==== SOURCE TEXT
A reference to a subroutine. If there is no filehandle (previous item), then this subroutine is expected to generate one line of source code per call, writing the line into [$_](https://perldoc.perl.org/perlvar#%24_) and returning 1, then finally at end of file returning 0. If there is a filehandle, then the subroutine will be called to act as a simple source filter, with the line as read in [$_](https://perldoc.perl.org/perlvar#%24_). Again, return 1 for each valid line, and 0 after all lines have been returned. For historical reasons the subroutine will receive a meaningless argument (in fact always the numeric value zero) as $_[0].

Optional state for the subroutine. The state is passed in as $_[1].

vadimkantorov avatar Jan 07 '25 15:01 vadimkantorov

I don't think overriding PerlIO is the way to go here. That is, unless you want the modules to be open()able as if they really existed.

Pushing your own handler (either a coderef or an object) into @INC is probably the best approach, in either case you need to add some code to core to handle that. An alternative approach might be to override the require opcode.

Leont avatar Jan 07 '25 20:01 Leont

Yeah, I think figuring out both the avenue of installing a INC-hook from C land (for embeding modueles' pm/pl files) and the PerlIO avenue (for embedding data-files installed into the Perl prefix) would be very useful nice for making basic embedded, static Perls more practical, simple and transparent.

It also would allow more simple compilation of Perl to WASI target (which might not have the built-in virtual FS feature as opposed to Emscripten)

vadimkantorov avatar Jan 07 '25 22:01 vadimkantorov

It also would allow more simple compilation of Perl to WASI target (which might not have the built-in virtual FS feature as opposed to Emscripten)

That really sounds like you should want to go the implicit sys route. That way you can virtualize all system/io interactions.

Leont avatar Jan 08 '25 13:01 Leont

It probably would help a lot if we'd first write a generic implicit sys implementation, because you probably don't want to redefine all of it.
========
WHAT TO DO:
a – Name every date-and-time stamp that appears in the thread on embedding Perl modules, each paired with the username shown beside it.
b – Answer from the thread on embedding Perl modules:
(i) What is passed in as $_[1]?
(ii) Which numeric value does the subroutine always get as its meaningless argument?
(iii) Which compilation target might not have the built-in virtual FS feature, in contrast to Emscripten?
c – Write the next few sentences of the thread on embedding Perl modules, starting right after its final sentence.
==== DATASET CONTENT
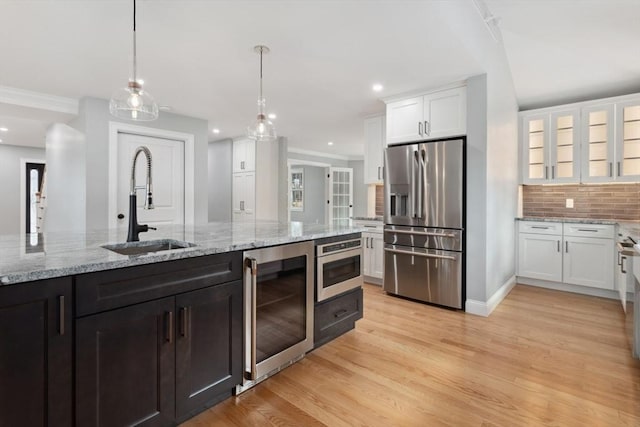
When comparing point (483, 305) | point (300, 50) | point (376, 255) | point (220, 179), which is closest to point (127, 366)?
point (300, 50)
========
ANSWERS TO THE EXERCISES:
a –
vadimkantorov: Jan 07 '25 15:01
Leont: Jan 07 '25 20:01
vadimkantorov: Jan 07 '25 22:01
Leont: Jan 08 '25 13:01

b –
(i) Optional state for the subroutine.
(ii) Zero.
(iii) WASI.

c –
Leont avatar Jan 08 '25 17:01 Leont

Yeah, I think ideally examples of both would be very useful:

  1. Generic PerlIO impls with example of override from C land
  2. INC hook installation from C land (for simpler and more specific cases of emdedding only pm/pl module files)

vadimkantorov avatar Jan 08 '25 17:01 vadimkantorov

Regarding avenue (2) (with INC hook): another way could be populating from C land a path=>modulesourcecode dictionary in the Perl interpreter state, and then adding the INC hook written in Perl which would access this dictionary. How can one do that nicely without having to prepare a perl statement like "mymodulesources["..."] = "..." (this is problematic because we need to escape the string, so ideally we'd create the string var from C land directly and then directly push it to the mymodulesources dictionary)?

Could I use somehow HeSVKEY_set (from https://perldoc.perl.org/perlapi) for this end? Just need to create a string var as SV somehow... Maybe via newSVpv?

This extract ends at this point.